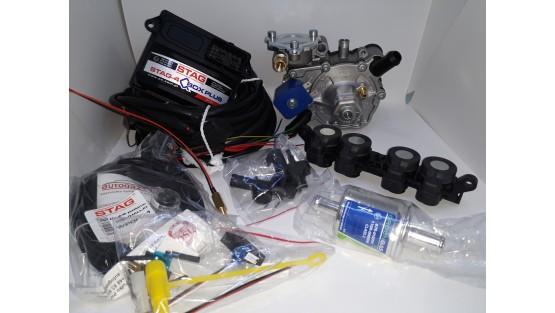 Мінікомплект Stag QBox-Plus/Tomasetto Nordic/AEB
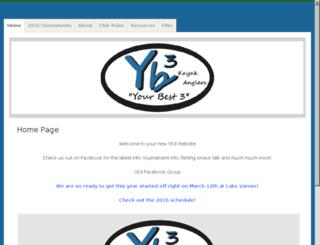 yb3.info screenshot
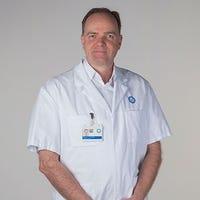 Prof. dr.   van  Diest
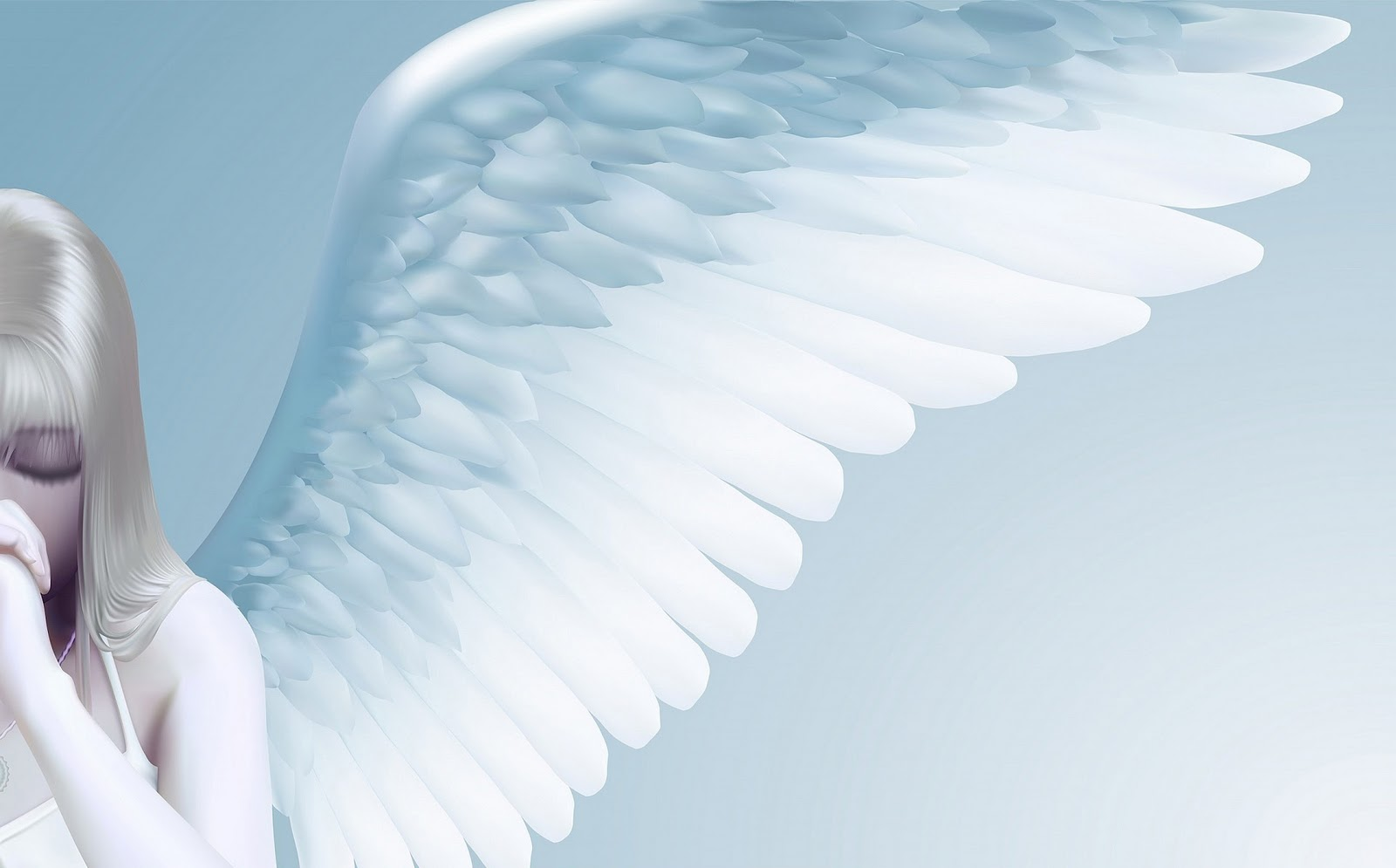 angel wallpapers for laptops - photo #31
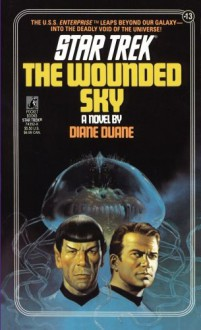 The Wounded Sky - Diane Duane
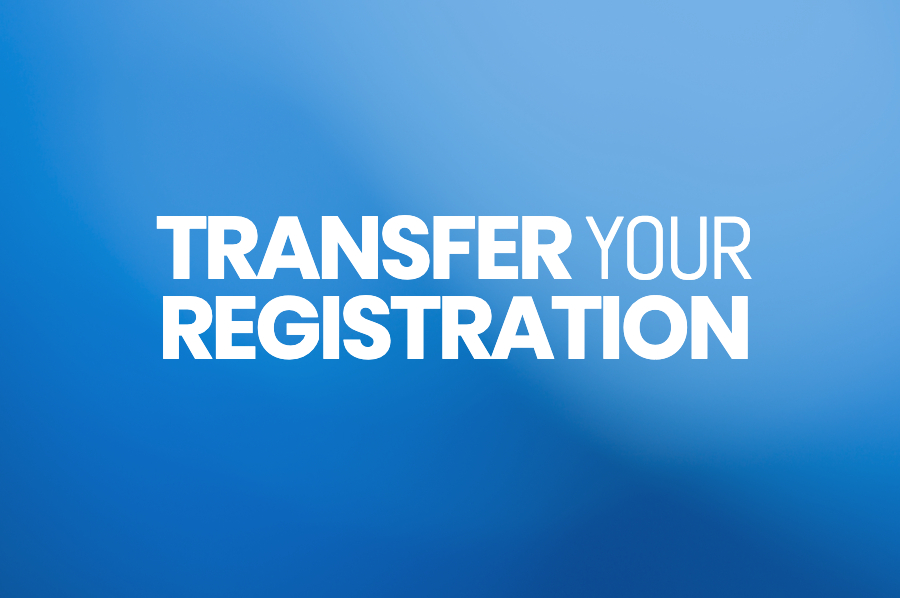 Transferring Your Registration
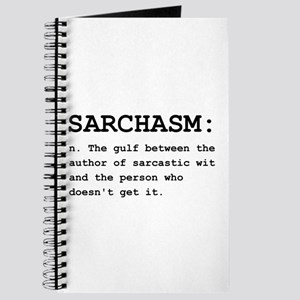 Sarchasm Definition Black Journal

WHAT IS REQUIRED
Return all the entries word for word, but omit any pictures they contain.

SOLUTION TO THE PROBLEM
 Мінікомплект Stag QBox-Plus/Tomasetto Nordic/AEB
 yb3.info screenshot
 Prof. dr.   van  Diest
 angel wallpapers for laptops - photo #31
 The Wounded Sky - Diane Duane
 Transferring Your Registration
 Sarchasm Definition Black Journal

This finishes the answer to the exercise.